_Ziele_.
1. Stimmen diese Aussagen mit dem Text zum Netzausbau überein: (a) Die Bundesnetzagentur hat die 5G-Mobilfunkfrequenzen unter Auflagen um weitere fünf Jahre verlängert; (b) der Vertrag nennt konkrete Zahlen zur Förderhöhe; (c) das Beschleunigungsgesetz ist bereits verabschiedet? Beantworte jede mit Ja oder Nein und zitiere die entscheidenden Worte des Textes wörtlich.
2. Schreibe den Text zum Netzausbau nach seinem letzten Satz weiter.

_Vorgegebener Text_.
---*---

Parallel dazu soll auch der Mobilfunkausbau weiter forciert werden, flankiert durch strikte Versorgungsauflagen bei den kommenden Frequenzvergaben. In diesem Zusammenhang passt ebenfalls, dass kürzlich die Bundesnetzagentur die 5G-Mobilfunkfrequenzen unter Auflagen um weitere fünf Jahre verlängert hat. Damit soll der Ausbau der für Wirtschaft und Gesellschaft unverzichtbare neue Mobilfunkstandard weiter zügig und flächendeckend ausgebaut werden. Interessant ist dabei der Plan, den Mobilfunkempfang künftig stärker am tatsächlichen Nutzererlebnis zu messen – ein Schritt, der möglicherweise zusätzlichen Druck auf Anbieter erzeugen könnte, da reine „Versorgung auf der Karte“ nicht länger ausreichend wäre.

​Finanzierungs- und Förderprogramme: Konkrete Zahlen noch offen

Die künftige Koalition kündigt eine „auskömmliche Mittelausstattung“ der Breitbandförderprogramme an, insbesondere um den Glasfaserausbau in strukturschwachen und ländlichen Gebieten weiter voranzubringen. So soll auch der Ausbau in grenznahen Gebieten sichergestellt werden. Allerdings bleibt der Vertrag auch hier bislang eher vage. Konkrete Zahlen zur Förderhöhe sind bisher nicht genannt. Diese wären aber entscheidend, um die realen Handlungsspielräume der kommunalen Anbieter besser einschätzen zu können. Interessierte Akteure sollten den kommenden Haushaltsplan 2025 deshalb genau beobachten.

Zielfördernd scheint der ebenfalls hervorgehobene „Deutschlandfonds“, der privates Kapital stärker in öffentliche Investitionen integrieren soll. Dies könnte gerade für kommunale Telekommunikationsprojekte neue Finanzierungsmöglichkeiten bieten – hier wäre eine klare Positionierung und Bewerbung des Fonds aus Sicht der Finanzierungsberatung sehr empfehlenswert, um entsprechende Potenziale frühzeitig zu nutzen.

Regulatorische Rahmenbedingungen und Digitalisierung: Endlich ein echter Durchbruch?

Als besonders relevante Maßnahme präsentiert die Koalition erneut ihr Vorhaben, ein sogenanntes „Beschleunigungsgesetz“ auf den Weg zu bringen, das den Ausbau von Glasfaser- und Mobilfunknetzen deutlich vereinfachen und damit beschleunigen soll. Dieses Gesetz wurde eigentlich bereits für Ende letzten Jahres angekündigt. Dass es bislang nicht verabschiedet wurde, deutet auf föderale Abstimmungsschwierigkeiten und Kompetenzgerangel zwischen Bund, Ländern und Kommunen hin. Genau diese Hindernisse gilt es nun endlich zu überwinden, wenn das Gesetz tatsächlich Wirkung entfalten soll.

---*---

_Bereitgestellte Daten_.
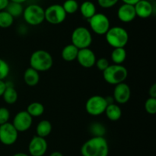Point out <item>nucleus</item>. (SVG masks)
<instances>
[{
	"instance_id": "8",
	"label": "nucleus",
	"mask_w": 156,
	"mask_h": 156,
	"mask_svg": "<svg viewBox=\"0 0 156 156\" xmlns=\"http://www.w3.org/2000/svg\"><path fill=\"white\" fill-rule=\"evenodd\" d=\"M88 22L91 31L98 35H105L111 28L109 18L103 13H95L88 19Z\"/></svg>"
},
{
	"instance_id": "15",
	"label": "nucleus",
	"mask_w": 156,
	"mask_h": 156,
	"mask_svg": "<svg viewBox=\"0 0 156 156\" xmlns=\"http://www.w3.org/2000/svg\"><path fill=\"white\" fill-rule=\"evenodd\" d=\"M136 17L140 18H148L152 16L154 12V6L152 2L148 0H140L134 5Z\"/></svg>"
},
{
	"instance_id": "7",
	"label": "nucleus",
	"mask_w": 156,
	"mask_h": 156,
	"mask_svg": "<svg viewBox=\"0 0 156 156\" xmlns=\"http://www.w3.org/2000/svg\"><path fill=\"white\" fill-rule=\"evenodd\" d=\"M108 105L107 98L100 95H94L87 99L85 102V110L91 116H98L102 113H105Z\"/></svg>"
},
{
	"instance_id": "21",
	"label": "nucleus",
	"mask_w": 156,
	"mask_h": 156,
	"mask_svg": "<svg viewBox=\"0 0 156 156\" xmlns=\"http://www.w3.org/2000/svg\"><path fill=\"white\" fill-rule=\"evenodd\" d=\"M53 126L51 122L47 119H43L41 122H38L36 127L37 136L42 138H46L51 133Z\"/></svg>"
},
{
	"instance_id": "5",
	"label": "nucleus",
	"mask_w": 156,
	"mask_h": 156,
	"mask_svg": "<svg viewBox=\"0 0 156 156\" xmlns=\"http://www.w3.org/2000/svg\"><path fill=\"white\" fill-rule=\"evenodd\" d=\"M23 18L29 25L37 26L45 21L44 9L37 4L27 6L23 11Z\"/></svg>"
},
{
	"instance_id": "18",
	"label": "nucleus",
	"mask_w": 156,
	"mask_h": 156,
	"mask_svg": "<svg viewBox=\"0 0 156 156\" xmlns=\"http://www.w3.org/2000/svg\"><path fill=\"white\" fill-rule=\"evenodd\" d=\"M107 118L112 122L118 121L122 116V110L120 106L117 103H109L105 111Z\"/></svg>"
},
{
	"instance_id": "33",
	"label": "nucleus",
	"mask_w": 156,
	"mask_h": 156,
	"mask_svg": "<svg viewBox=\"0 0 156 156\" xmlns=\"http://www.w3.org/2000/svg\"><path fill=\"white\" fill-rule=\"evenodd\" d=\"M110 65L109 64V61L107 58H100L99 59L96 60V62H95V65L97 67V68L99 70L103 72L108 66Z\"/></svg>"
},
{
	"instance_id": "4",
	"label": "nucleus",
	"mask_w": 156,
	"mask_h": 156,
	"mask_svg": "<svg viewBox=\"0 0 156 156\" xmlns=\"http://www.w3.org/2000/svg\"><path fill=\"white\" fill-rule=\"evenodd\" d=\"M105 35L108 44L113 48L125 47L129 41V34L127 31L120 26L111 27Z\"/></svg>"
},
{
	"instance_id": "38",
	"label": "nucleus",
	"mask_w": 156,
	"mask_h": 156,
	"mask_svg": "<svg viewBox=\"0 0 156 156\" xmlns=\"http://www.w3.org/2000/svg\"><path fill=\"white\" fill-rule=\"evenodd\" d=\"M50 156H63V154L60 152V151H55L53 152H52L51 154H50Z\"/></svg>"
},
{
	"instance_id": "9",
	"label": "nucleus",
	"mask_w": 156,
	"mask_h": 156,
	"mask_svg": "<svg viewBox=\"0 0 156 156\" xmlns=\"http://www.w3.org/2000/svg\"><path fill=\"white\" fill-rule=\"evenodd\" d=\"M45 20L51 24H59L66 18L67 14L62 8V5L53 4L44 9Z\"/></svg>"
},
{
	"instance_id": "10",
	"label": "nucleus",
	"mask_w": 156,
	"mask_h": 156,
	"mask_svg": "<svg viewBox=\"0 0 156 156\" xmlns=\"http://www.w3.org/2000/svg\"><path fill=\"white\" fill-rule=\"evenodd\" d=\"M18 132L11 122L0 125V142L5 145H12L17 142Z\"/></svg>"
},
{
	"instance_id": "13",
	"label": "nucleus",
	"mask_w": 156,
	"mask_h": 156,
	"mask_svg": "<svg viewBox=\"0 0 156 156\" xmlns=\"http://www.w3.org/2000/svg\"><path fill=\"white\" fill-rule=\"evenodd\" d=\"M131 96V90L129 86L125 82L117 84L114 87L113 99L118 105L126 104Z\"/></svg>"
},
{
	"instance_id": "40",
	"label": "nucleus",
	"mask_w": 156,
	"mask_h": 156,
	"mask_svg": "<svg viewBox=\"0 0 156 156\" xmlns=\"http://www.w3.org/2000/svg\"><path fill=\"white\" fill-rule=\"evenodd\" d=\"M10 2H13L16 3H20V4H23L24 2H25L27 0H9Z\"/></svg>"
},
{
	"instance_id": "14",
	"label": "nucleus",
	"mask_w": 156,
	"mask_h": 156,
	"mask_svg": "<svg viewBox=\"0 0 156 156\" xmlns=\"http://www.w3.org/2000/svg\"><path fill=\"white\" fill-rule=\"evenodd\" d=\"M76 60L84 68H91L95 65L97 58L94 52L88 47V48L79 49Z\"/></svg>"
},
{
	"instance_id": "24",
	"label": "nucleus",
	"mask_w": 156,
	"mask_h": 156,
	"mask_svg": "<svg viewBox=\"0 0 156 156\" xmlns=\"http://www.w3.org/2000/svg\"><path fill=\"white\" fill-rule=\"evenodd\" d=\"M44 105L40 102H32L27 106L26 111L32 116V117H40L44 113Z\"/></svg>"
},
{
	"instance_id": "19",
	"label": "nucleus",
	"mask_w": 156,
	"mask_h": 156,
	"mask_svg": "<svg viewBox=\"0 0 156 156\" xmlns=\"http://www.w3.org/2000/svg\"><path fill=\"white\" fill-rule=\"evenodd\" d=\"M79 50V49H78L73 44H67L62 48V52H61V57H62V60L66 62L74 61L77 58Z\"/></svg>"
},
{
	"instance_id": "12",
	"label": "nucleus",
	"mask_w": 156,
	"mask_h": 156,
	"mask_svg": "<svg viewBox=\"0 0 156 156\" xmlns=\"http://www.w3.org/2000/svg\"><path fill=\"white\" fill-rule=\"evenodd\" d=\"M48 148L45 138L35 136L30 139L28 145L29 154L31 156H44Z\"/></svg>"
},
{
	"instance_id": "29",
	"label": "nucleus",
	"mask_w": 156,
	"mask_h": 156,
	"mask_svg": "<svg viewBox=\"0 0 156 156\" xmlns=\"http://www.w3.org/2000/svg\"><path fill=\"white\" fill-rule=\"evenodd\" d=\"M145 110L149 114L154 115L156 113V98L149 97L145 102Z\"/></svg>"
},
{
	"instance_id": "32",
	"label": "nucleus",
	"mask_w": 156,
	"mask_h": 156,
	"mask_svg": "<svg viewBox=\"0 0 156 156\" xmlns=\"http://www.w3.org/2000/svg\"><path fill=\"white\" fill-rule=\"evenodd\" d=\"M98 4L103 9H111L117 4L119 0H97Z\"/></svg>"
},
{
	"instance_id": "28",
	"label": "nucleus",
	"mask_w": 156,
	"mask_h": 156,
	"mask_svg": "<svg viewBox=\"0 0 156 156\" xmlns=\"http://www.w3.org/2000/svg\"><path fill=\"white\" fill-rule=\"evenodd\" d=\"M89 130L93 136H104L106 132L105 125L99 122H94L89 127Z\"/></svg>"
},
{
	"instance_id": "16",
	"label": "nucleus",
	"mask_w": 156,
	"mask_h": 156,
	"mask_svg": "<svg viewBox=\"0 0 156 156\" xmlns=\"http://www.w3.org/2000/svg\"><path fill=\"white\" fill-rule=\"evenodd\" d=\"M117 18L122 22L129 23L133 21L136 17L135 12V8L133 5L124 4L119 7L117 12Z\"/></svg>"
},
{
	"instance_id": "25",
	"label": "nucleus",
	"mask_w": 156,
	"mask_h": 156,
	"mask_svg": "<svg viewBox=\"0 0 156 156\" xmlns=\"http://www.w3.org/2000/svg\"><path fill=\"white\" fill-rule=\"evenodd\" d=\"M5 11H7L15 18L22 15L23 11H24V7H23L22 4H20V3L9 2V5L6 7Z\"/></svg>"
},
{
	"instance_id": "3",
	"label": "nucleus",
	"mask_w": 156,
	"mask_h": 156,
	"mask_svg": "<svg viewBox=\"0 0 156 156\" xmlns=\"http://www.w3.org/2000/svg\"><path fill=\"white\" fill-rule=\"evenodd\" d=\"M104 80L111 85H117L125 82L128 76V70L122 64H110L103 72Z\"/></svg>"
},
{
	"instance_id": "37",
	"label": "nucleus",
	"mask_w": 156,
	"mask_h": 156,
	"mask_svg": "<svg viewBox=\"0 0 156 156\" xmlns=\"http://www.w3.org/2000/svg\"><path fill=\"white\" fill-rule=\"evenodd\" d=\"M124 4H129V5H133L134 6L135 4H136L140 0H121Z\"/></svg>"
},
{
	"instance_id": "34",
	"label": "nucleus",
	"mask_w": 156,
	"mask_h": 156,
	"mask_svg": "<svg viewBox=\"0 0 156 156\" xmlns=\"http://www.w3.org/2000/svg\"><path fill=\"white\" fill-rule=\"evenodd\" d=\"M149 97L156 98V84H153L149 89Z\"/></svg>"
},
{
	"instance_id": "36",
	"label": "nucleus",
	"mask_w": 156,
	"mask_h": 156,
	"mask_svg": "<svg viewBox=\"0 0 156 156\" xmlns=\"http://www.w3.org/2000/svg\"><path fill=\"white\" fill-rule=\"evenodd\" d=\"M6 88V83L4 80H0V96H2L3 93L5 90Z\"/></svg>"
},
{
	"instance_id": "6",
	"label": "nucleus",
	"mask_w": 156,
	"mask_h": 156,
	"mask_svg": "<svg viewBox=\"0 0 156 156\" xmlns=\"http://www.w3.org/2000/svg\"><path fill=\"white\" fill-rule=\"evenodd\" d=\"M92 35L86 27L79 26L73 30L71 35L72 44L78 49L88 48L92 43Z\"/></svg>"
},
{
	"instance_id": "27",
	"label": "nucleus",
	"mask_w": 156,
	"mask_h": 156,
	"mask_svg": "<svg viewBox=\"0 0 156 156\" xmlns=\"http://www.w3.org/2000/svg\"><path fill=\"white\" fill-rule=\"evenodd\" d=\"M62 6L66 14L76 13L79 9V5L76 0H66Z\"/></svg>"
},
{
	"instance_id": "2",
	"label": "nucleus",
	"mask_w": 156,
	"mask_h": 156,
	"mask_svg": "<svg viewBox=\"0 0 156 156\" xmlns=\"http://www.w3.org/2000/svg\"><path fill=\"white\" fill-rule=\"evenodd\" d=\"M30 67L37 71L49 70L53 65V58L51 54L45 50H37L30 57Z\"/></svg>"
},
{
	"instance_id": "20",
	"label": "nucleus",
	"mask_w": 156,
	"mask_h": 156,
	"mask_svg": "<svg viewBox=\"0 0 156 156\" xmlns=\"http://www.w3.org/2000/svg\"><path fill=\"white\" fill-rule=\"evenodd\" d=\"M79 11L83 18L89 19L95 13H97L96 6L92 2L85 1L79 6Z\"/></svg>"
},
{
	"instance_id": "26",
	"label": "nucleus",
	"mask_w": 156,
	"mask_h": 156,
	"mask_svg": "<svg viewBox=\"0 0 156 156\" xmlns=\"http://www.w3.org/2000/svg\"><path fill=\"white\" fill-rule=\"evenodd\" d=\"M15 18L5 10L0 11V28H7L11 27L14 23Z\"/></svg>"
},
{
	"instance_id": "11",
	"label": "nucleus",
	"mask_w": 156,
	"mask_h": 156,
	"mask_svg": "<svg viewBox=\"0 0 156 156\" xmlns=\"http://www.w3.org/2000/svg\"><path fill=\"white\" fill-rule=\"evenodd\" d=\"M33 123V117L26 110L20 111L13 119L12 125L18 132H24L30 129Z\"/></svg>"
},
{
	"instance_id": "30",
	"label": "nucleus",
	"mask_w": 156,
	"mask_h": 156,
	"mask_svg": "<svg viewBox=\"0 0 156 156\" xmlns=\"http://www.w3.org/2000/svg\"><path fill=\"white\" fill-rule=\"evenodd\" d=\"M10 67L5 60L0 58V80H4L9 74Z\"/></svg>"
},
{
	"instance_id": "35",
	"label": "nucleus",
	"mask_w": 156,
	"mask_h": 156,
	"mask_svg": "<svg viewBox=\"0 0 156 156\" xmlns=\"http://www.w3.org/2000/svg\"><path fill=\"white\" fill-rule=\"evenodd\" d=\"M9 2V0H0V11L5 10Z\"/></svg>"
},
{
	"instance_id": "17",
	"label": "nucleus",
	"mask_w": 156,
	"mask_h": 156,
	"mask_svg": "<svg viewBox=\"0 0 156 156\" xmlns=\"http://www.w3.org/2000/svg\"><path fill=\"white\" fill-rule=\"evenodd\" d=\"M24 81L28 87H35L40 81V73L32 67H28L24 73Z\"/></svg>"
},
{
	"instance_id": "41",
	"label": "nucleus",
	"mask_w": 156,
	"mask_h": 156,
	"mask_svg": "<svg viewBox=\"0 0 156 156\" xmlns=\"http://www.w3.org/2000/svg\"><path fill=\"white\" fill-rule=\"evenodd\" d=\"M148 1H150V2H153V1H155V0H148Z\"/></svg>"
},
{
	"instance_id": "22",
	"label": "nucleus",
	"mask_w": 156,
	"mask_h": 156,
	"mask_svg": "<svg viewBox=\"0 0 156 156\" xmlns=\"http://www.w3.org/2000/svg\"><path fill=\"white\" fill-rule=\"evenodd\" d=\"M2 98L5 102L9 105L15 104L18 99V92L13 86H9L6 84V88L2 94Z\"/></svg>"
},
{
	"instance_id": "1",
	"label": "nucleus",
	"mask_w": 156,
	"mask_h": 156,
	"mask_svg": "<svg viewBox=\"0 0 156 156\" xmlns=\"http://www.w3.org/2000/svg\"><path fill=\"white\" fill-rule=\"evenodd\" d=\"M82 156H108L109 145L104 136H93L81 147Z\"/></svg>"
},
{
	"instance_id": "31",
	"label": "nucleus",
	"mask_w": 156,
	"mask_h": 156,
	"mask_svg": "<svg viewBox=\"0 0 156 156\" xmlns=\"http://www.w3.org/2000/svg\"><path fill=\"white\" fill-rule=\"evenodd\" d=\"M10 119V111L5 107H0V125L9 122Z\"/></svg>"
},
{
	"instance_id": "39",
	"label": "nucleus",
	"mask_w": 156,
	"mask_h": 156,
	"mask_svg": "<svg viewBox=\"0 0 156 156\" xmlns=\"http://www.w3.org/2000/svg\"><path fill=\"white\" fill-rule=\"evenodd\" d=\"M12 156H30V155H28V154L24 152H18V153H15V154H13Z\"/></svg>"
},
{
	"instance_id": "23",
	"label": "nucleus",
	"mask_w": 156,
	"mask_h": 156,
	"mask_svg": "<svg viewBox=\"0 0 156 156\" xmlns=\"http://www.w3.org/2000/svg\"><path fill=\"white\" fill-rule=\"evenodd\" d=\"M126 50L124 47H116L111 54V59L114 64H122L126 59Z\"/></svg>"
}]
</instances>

---*---

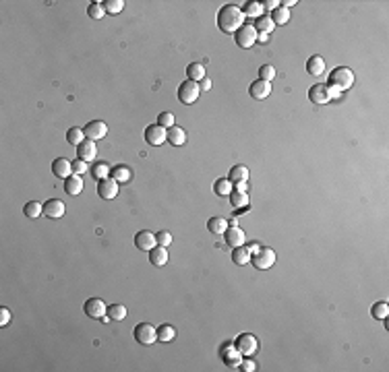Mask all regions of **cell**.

---*---

_Erwartete Ergebnisse_.
1.
(a) Ja: „kürzlich die Bundesnetzagentur die 5G-Mobilfunkfrequenzen unter Auflagen um weitere fünf Jahre verlängert hat“
(b) Nein: „Konkrete Zahlen zur Förderhöhe sind bisher nicht genannt.“
(c) Nein: „Dass es bislang nicht verabschiedet wurde“

2.
Interessant ist zudem, dass Infrastrukturprojekte im Telekommunikationsbereich zukünftig den Status eines „überragenden öffentlichen Interesses“ erhalten sollen. Die Einstufung einer Thematik als „überragendes öffentliches Interesse“ legt deren Priorisierung fest, also ob es höher als andere öffentliche Angelegenheiten gewichtet wird. Damit käme dem avisierten Ausbau endlich die Relevanz im Rahmen von Abwägungsentscheidungen zwischen widerstreitenden öffentlichen Interessen zu, welche diesem angesichts der Möglichkeiten für Wirtschaft und Gesellschaft angemessen ist. Dies könnte tatsächlich zu einer erheblichen Beschleunigung der Verfahren führen, insbesondere in Kombination mit digitalen Verfahren und der geplanten Einführung von sogenannten „Fiktionsfristen“ für Genehmigungen. Hier könnte die Koalition tatsächlich einmal einen echten Fortschritt schaffen, vorausgesetzt die Länder und Kommunen ziehen hier in der Praxis mit.

​Stadtwerke und kommunale Anbieter: Vereinfachungen ja, aber profitieren Kommunen wirklich stärker?

Für Stadtwerke und kommunale Telekommunikationsanbieter verspricht der Koalitionsvertrag einen förderlichen regulatorischen Rahmen durch vereinfachte Verfahren, transparentere Fördermechanismen und verringerte bürokratische Anforderungen. Damit können auch Kommunen mit Kooperationspartnern schneller und mit höherer Planungssicherheit den Ausbau digitaler Infrastruktur in ihrer Gemeinde voranbringen. Warum speziell Kommunen hier besonders profitieren sollten, könnte aus dem Vertrag noch klarer hervorgehen. Ein möglicher Vorteil könnte sich jedoch aus der regionalen Stärke und der ohnehin engen Einbindung der Stadtwerke in kommunale Strukturen ergeben: Kommunen könnten von den Entbürokratisierungen möglicherweise deshalb stärker profitieren, da ihre Stadtwerke besser und schneller mit lokalen Planungsbehörden zusammenarbeiten und somit Synergien leichter heben können.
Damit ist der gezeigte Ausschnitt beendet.